**Records for processing**

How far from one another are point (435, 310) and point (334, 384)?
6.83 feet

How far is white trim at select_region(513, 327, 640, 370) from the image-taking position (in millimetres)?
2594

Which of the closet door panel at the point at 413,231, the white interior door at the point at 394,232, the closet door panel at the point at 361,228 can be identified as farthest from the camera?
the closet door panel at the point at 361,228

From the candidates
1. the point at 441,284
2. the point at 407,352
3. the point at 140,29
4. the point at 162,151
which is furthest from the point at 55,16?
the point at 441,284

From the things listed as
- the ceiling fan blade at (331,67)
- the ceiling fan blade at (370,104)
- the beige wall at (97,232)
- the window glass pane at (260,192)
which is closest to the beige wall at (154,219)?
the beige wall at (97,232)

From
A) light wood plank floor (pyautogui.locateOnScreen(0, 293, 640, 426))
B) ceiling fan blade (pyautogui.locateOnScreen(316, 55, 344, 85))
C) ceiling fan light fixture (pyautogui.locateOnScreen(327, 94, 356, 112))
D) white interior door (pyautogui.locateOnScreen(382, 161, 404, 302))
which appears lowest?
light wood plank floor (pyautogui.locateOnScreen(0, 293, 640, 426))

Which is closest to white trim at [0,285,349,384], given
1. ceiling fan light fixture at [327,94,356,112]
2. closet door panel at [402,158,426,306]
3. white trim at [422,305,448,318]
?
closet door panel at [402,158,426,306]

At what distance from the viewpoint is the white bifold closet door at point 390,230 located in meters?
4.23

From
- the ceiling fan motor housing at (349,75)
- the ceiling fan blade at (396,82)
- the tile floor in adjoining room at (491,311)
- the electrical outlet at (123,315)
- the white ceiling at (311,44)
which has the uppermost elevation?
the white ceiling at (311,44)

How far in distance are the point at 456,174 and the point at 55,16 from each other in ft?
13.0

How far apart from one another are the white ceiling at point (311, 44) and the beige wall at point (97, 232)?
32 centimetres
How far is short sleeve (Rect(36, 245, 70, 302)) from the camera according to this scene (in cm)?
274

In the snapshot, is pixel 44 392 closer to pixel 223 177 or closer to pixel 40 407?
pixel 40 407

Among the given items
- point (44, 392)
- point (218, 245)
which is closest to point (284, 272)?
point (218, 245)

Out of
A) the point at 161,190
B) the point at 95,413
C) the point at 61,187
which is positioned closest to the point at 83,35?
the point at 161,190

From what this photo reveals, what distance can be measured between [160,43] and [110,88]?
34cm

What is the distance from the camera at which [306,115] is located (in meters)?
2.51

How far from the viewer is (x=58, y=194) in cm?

**The request**
Send back exactly the lines from the line with "At what distance" through the end of the records.

**Correct result**
At what distance from the viewpoint is the white bifold closet door at point 390,230 located in meters?
4.23

From
- the ceiling fan motor housing at (349,75)
- the ceiling fan blade at (396,82)
- the tile floor in adjoining room at (491,311)
- the electrical outlet at (123,315)
- the white ceiling at (311,44)
which has the uppermost elevation?
the white ceiling at (311,44)

How far in distance are the point at 456,174 and the point at 55,16 from each other in ft?
13.0

How far apart from one another are the white ceiling at point (311, 44) and the beige wall at point (97, 232)?
32 centimetres
How far is short sleeve (Rect(36, 245, 70, 302)) from the camera according to this scene (in cm)?
274

In the snapshot, is pixel 44 392 closer to pixel 223 177 or closer to pixel 40 407?
pixel 40 407

Among the given items
- point (44, 392)
- point (218, 245)
which is closest to point (284, 272)?
point (218, 245)

Out of
A) the point at 161,190
B) the point at 95,413
C) the point at 61,187
which is positioned closest to the point at 83,35?
the point at 161,190

From what this photo reveals, what distance can be measured between [160,43] and [110,88]?
34cm

What is the distance from the camera at which [306,115] is located (in meters)?
2.51

How far from the viewer is (x=58, y=194) in cm?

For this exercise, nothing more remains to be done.